Hall, Sally
Description
Clinical practice variation (CPV), where differences in healthcare delivery do not reflect differences in patient preferences or clinical need, is considered a hallmark of poor quality care. 'Unwarranted' variation is the focus of mounting policy attention and a growing body of literature, but remains poorly explained and theorised, with ways of determining when variation is warranted only weakly developed. Many assertions around CPV remain under-explored and untested. Much of the literature...[Show more] operates on the assumption that the legitimacy of variation depends on its source or cause, and that variation in processes of care will lead to related variation in outcomes.
This doctoral research focuses on two overarching questions relating to CPV in Australian general practice: (1) what is CPV, and how can it be best conceptualised and understood; and (2) what can routinely-collected clinical data tell us about the phenomenon of CPV in general practice? Accordingly, this thesis explores the operationalisation of CPV as a theoretical construct and also examines variation in a series of clinical performance measures for coronary heart disease (CHD) and diabetes. Together, these lines of inquiry constitute a mixed-methods 'sense-making' exercise that seeks an incremental interplay between literature and data, to shed light on the phenomenon of CPV.
Data are drawn from a unique dataset of aggregate reporting metrics, using extracted electronic medical record data, among an affiliated group of 36 general practice clinics serving approximately 189,848 patients over a 5-year period. These data are examined descriptively and ultimately analysed using Qualitative Comparative Analysis (QCA) against an empirically derived explanatory framework. Theory development draws on complexity science, especially complex adaptive systems theory, and the disciplines of social epidemiology and health ecology.
Results show that a series of discourses have strongly shaped thinking about CPV, converging around a normative 'bad apples' approach to understanding variation. However, CPV may also contribute to healthcare quality in ways that are not well considered, especially in primary care settings. I demonstrate that there may be unconventional but more illuminating ways to conceptualise variation that enable our collective understanding to progress. These include using an ecological framework to conceive CPV as an emergent property of coupled, complex adaptive systems, and employing an equity lens to distinguish between CPV in processes and outcomes of care.
In descriptive analyses, I find that variation frequently behaves differently across different measures, with crucial system information contained in the interstices of the data. Contrary to common assumptions, relationships between processes and outcomes of care are not straightforward. Using a framework of factors associated with CPV in general practice management of diabetes and CHD, I confirm that causality is complex and multifactorial, operating at a number of levels.

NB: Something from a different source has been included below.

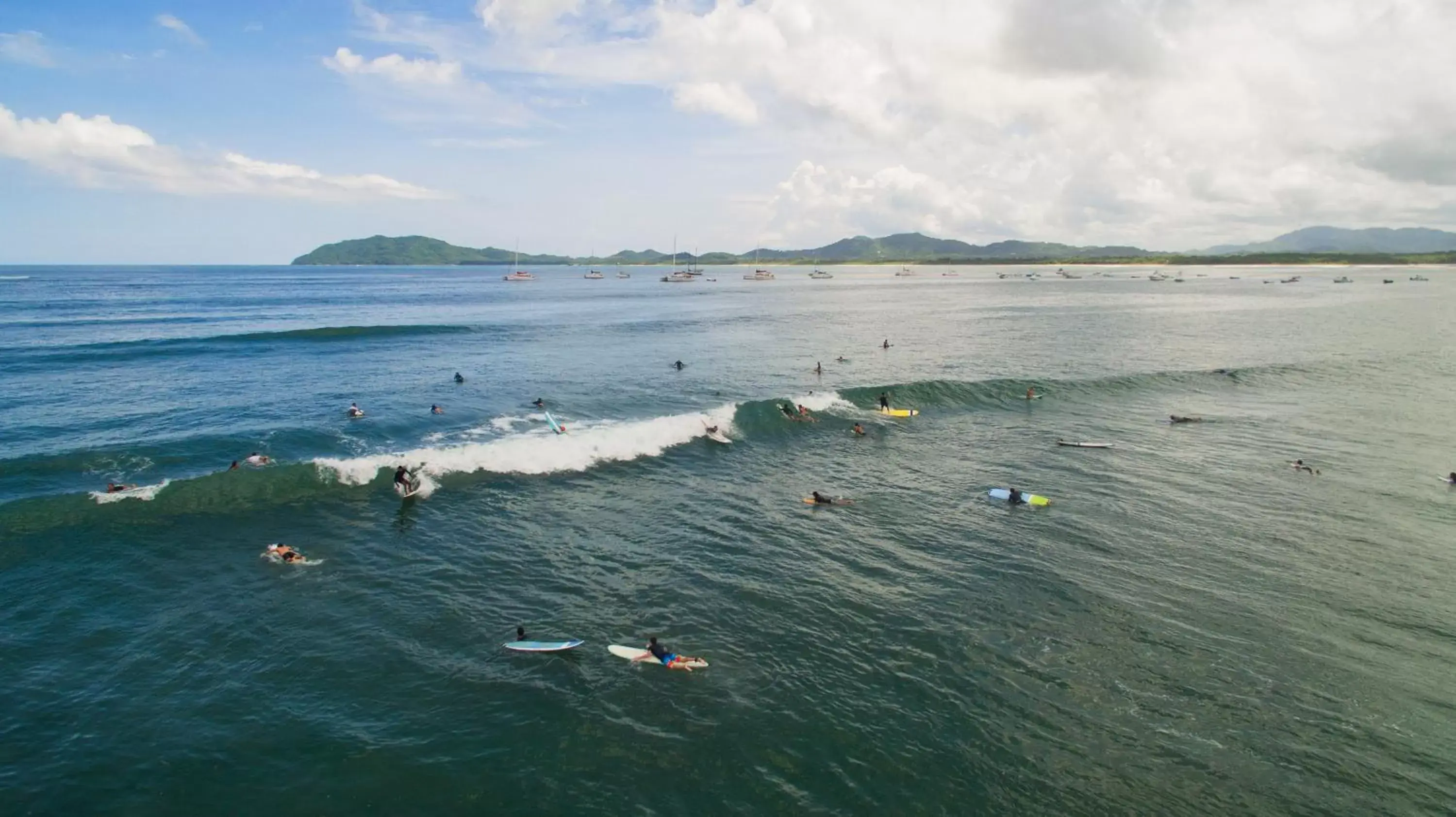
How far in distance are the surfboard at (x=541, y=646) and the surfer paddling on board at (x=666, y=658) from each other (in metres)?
1.89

Employing the case-based configurational method of QCA, I show that there may be no single or primary cause for CPV. Instead, clinics can arrive at a particular outcome via multiple independent causal pathways which are themselves multifactorial. These multi-component causes may be defined as much by the interactions between component elements as by individual elements themselves. The same factor may have differential effects within different combinations, or at different scales.

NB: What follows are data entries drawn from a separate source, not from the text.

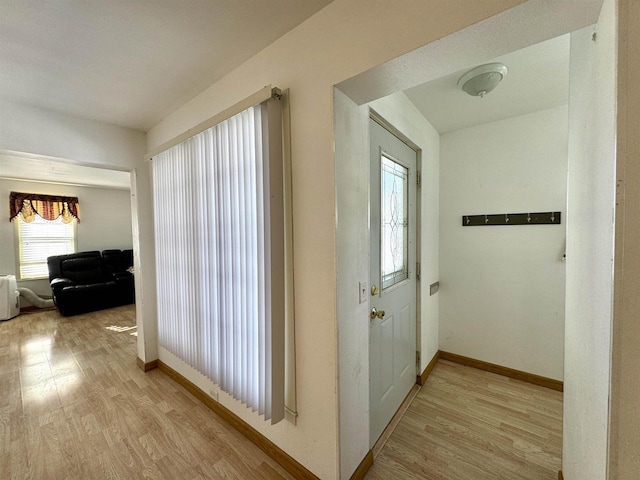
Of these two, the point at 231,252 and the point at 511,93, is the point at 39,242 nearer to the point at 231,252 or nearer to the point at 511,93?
the point at 231,252

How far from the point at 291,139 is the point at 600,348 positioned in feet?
4.89

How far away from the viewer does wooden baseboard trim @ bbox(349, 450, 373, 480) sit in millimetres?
1364

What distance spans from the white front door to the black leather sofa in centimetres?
546

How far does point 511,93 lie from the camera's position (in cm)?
192

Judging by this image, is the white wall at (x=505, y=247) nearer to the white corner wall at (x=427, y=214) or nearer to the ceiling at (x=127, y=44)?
the white corner wall at (x=427, y=214)

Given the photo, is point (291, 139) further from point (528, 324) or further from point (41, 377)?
point (41, 377)

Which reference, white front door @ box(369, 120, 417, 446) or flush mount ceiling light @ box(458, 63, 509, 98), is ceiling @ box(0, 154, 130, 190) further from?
flush mount ceiling light @ box(458, 63, 509, 98)

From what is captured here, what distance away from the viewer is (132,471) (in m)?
1.48

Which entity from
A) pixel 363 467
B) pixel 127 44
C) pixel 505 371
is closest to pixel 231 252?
pixel 127 44

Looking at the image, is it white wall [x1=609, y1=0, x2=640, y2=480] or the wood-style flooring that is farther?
the wood-style flooring

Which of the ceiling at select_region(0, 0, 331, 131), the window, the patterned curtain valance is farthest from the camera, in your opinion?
the window

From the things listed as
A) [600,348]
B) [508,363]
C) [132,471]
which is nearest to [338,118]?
[600,348]

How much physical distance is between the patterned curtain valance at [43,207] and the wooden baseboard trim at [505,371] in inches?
289

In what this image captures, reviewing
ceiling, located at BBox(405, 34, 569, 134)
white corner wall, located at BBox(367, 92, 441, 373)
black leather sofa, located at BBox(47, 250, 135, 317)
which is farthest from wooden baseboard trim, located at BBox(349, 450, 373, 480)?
black leather sofa, located at BBox(47, 250, 135, 317)
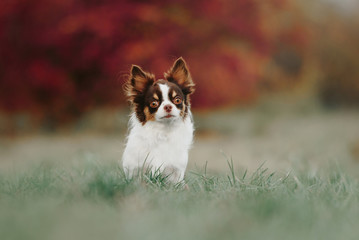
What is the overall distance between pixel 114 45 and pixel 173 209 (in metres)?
7.12

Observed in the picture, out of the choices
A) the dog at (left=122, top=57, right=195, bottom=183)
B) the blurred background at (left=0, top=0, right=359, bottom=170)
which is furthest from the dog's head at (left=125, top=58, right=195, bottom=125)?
the blurred background at (left=0, top=0, right=359, bottom=170)

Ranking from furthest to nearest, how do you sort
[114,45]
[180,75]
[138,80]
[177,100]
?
[114,45] < [180,75] < [138,80] < [177,100]

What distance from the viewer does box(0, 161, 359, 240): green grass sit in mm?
2191

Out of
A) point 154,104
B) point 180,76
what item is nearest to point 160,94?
point 154,104

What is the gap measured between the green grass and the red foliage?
19.6 feet

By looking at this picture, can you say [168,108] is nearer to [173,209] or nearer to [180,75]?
[180,75]

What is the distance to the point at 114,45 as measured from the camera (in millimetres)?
9336

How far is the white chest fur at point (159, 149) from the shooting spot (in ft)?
11.1

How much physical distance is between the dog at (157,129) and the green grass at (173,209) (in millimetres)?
143

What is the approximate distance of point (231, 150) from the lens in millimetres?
8664

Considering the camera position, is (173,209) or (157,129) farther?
(157,129)

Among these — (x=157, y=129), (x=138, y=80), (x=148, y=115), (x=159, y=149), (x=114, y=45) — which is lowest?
(x=159, y=149)

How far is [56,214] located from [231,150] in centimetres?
655

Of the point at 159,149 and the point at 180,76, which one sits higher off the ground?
the point at 180,76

These findings suggest that relying on causal explanations to demarcate unwarranted variation may be insufficient. However, both theory and methods require continued development to ensure an adequate understanding of the role and representation of warranted and unwarranted variation in performance measurement systems. Case-based configurational methods such as QCA may have substantial utility in helping to explain and delineate these phenomena.